Bitter taste receptors hold key to treating asthma
One in nine Australians, among more than 300 million people worldwide, suffer from asthma. They experience a wide range of debilitating, even life-threatening respiratory symptoms from a disease that can be controlled but not cured.
New research led by Dr Pawan Sharma from the UTS School of Life Sciences and The Woolcock Institute of Medical Research offers hope to asthmatics who need more effective, long-term treatment plans.
They found the bitter substances not only reduced common symptoms of the disease in mice, but also prevented allergic inflammation and structural changes to the airways.
"We do not have an effective anti-asthma therapy that targets disease progression. Our current research on taste receptors is crucial in identifying new classes of drugs that can be an effective asthma treatment option in future," Dr Sharma said.
The research team induced mice with allergic asthma and tested the effects of chloroquine and quinine on various features of the disease. Chloroquine and quinine are substances that stimulate bitter taste receptors. Both are used as anti-malaria drugs and as flavouring for tonic water.

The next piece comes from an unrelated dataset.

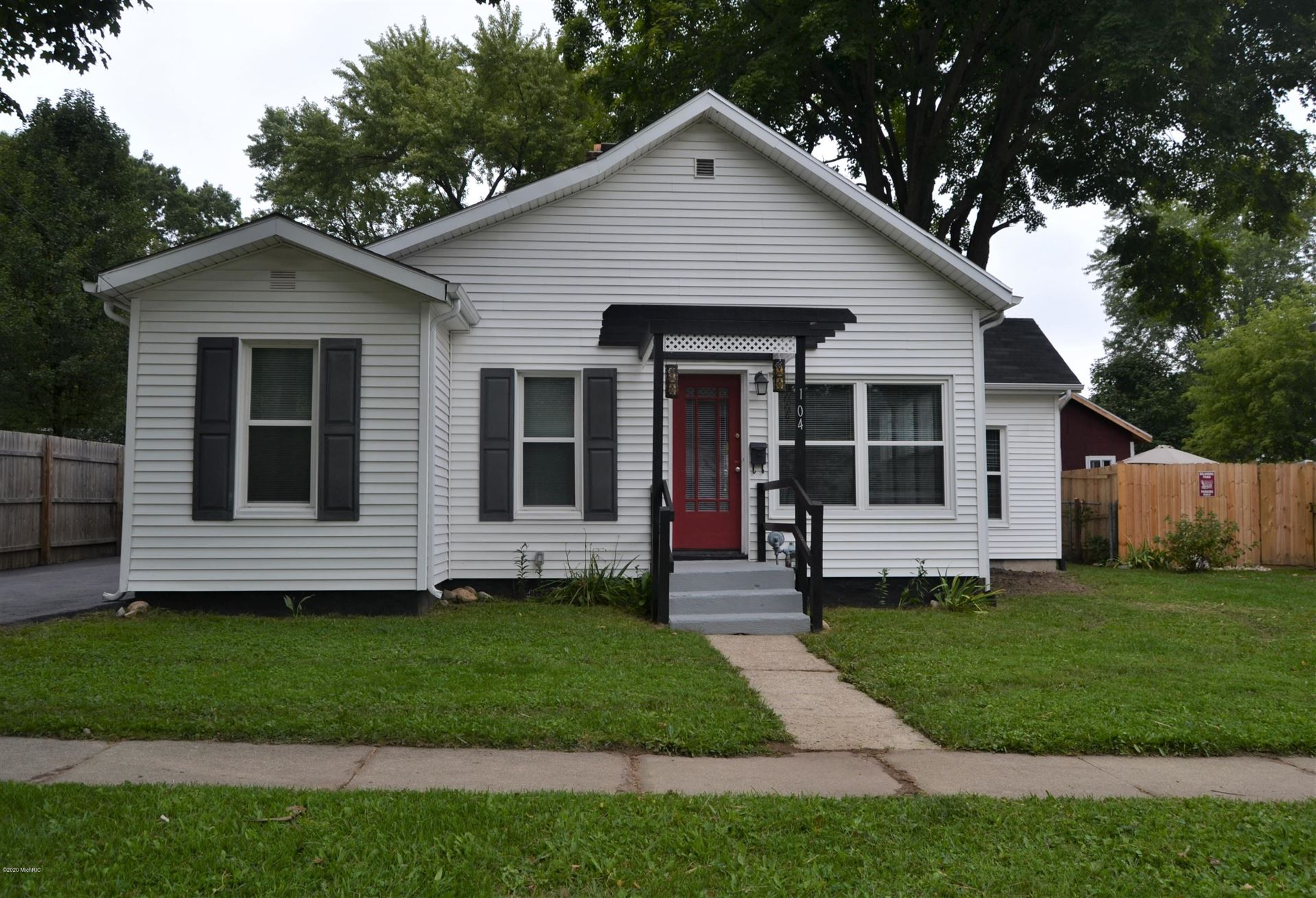 104 W 4th Street, Buchanan, MI 49107 - MLS#: 20038124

"We used both in vitro and in vivo approaches using human airway cells and mouse models of asthma to study the effectiveness of novel bitter compounds," Dr Sharma said.
The research team discovered chloroquine and quinine prevented development of asthma and reversed key disease symptoms in mice.
In 2015, a report commissioned by Asthma Australia and the National Asthma Council found that the disease is costing the country $27.9 billion per annum. Of this, $24.7 billion accounts for "burden of disease" costs, that is, spending associated with the suffering and premature deaths experienced by asthmatics. While current anti-asthma medication provides immediate relief, it does not deter structural changes to the airways, inflammation and mucus production.
Dr Sharma is now preparing to collaborate with US researchers to synthesise new bitter compounds that may be developed as inhaled therapy for humans.